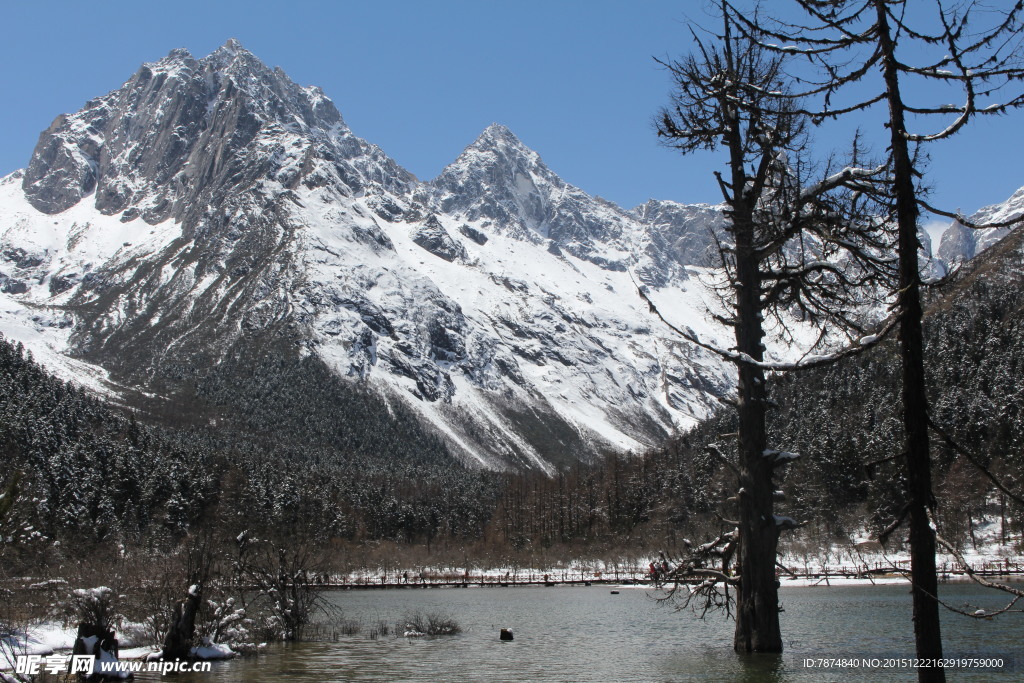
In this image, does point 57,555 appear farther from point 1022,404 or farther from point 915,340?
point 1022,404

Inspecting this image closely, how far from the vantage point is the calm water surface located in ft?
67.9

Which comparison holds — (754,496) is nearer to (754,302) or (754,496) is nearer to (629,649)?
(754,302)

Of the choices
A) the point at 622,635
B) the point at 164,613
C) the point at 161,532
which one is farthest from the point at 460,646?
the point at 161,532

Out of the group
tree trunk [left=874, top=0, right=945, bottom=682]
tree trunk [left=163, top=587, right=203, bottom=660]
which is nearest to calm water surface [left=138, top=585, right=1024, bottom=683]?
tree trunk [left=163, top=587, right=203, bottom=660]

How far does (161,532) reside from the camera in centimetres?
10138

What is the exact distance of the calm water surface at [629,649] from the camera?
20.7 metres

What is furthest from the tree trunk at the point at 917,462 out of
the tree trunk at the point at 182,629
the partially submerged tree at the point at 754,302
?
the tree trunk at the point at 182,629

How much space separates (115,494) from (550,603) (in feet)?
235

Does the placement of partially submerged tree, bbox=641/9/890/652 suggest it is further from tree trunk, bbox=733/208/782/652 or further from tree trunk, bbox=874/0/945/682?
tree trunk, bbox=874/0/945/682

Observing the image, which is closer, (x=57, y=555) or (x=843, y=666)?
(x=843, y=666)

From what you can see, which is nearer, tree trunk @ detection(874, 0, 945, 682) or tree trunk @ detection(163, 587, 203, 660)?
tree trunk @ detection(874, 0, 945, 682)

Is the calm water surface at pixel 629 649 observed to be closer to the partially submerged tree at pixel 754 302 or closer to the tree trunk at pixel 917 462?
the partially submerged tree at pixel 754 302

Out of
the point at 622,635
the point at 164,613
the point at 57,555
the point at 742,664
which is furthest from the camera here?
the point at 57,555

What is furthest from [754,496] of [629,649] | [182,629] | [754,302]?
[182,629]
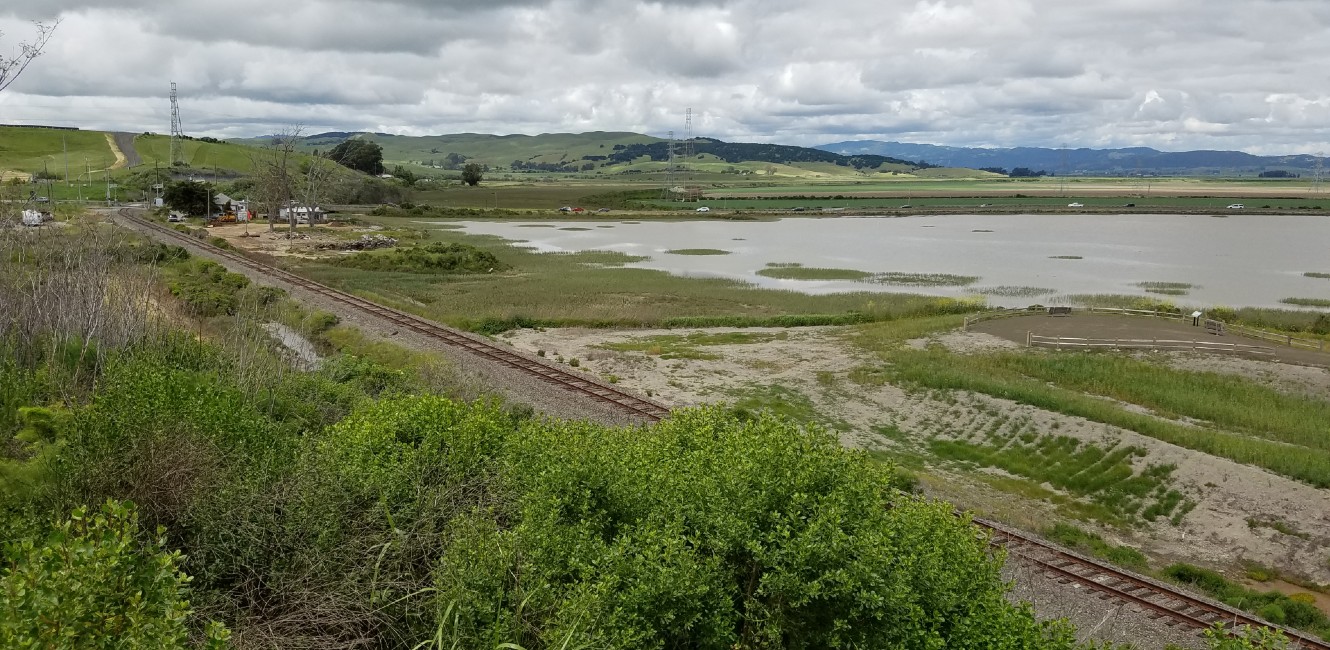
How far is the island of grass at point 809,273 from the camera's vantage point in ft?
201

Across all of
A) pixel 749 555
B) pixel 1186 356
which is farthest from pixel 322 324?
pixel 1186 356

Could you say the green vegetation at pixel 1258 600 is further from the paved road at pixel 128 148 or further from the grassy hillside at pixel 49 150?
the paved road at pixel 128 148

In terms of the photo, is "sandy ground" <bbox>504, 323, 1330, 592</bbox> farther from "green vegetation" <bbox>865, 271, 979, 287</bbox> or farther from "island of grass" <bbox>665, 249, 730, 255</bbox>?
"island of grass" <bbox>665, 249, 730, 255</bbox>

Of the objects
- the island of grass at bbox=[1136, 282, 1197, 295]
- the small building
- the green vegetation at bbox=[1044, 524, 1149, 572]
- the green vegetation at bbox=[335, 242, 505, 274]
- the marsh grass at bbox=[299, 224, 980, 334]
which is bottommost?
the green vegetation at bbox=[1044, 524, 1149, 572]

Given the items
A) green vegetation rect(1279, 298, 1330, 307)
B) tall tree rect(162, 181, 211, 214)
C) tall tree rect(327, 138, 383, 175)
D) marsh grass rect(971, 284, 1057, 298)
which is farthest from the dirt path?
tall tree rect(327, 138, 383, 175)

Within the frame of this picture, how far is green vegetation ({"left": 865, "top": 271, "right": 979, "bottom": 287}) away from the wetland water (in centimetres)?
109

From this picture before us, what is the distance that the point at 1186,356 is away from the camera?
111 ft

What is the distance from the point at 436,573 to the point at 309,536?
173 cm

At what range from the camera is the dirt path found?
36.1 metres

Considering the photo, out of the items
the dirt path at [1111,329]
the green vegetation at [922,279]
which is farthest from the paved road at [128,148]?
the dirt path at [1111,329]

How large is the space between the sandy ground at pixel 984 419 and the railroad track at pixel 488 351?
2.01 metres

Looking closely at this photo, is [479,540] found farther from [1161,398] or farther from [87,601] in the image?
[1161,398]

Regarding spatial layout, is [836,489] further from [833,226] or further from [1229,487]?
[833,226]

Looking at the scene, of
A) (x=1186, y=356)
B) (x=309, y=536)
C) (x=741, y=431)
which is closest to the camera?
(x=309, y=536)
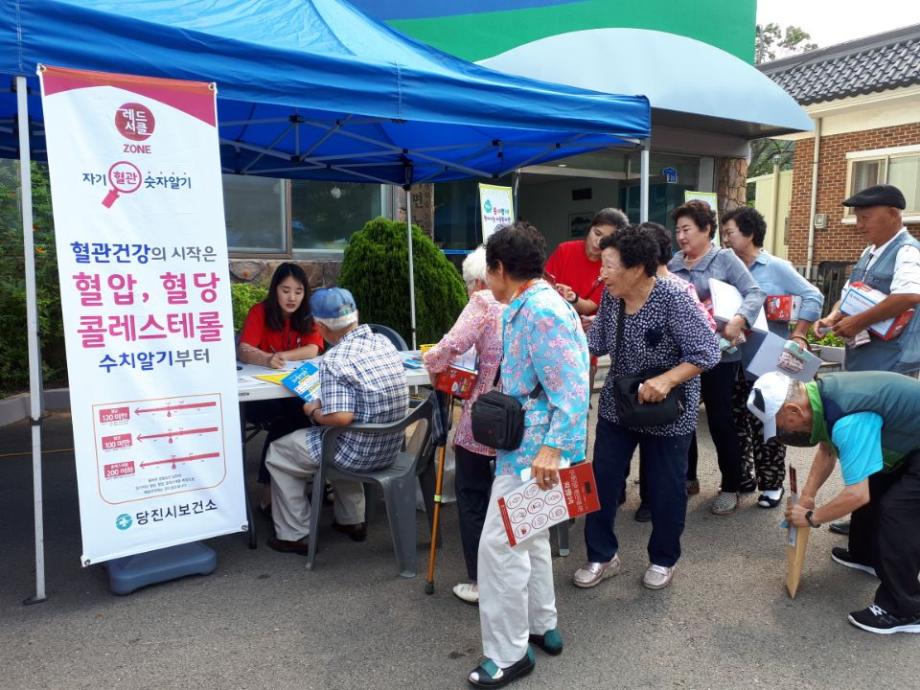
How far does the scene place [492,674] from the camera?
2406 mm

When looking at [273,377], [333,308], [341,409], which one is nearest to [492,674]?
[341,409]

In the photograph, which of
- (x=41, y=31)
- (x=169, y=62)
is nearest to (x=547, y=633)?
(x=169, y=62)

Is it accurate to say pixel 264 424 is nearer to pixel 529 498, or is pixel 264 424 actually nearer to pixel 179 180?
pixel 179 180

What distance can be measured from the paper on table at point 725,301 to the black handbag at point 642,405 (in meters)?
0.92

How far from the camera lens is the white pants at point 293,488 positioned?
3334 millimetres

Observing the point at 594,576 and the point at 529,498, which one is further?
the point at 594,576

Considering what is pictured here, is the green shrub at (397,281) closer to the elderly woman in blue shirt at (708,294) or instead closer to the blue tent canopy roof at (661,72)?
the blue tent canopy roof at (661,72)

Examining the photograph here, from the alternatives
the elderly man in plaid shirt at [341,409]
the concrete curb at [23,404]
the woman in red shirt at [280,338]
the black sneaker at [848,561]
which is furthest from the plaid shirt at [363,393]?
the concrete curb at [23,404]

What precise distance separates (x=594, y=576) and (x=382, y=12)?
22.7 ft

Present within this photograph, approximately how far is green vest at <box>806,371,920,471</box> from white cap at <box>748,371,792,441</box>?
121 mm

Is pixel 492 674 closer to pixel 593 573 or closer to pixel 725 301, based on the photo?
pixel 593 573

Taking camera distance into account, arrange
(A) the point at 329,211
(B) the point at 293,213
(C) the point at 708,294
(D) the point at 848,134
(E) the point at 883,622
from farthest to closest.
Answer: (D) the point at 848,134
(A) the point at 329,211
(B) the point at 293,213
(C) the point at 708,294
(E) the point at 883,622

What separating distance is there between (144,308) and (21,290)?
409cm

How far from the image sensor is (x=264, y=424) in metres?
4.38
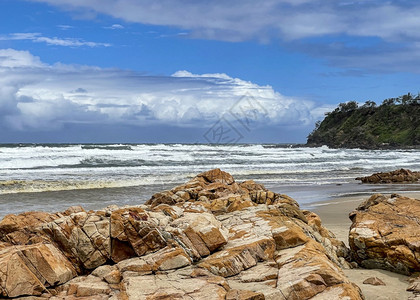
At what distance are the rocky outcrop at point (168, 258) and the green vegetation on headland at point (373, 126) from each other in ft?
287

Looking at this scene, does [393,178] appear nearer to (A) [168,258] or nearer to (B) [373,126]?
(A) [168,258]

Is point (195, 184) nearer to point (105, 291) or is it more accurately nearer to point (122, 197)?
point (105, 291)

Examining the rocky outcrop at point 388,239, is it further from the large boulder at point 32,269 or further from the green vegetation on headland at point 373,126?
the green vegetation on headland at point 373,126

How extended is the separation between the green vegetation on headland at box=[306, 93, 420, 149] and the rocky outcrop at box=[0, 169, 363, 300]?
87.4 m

▶ [The task] Recast the entries as a two-column CSV with the headers entry_text and answer, one row per entry, starting with the line that contains "What separating distance" and going on through the end of the entries. Put each field in double quotes, turn any line breaks into spaces, and leave the pictures out.

▶ [Full answer]
entry_text,answer
"What separating distance is there between (144,308) and (21,290)?","409cm"
"How far from the image sensor is (x=264, y=424) in metres?","4.38"
"At what distance are the rocky outcrop at point (168, 258) and the green vegetation on headland at point (373, 126) from each other in ft?","287"
"Looking at this scene, does [393,178] appear nearer to (A) [168,258] or nearer to (B) [373,126]?","(A) [168,258]"
"Is point (195, 184) nearer to point (105, 291) or is it more accurately nearer to point (122, 197)?","point (105, 291)"
"Examining the rocky outcrop at point 388,239, is it further from the large boulder at point 32,269 or further from the green vegetation on headland at point 373,126?","the green vegetation on headland at point 373,126"
"How extended is the separation between the green vegetation on headland at box=[306, 93, 420, 149] and the rocky outcrop at box=[0, 169, 363, 300]?","87.4 m"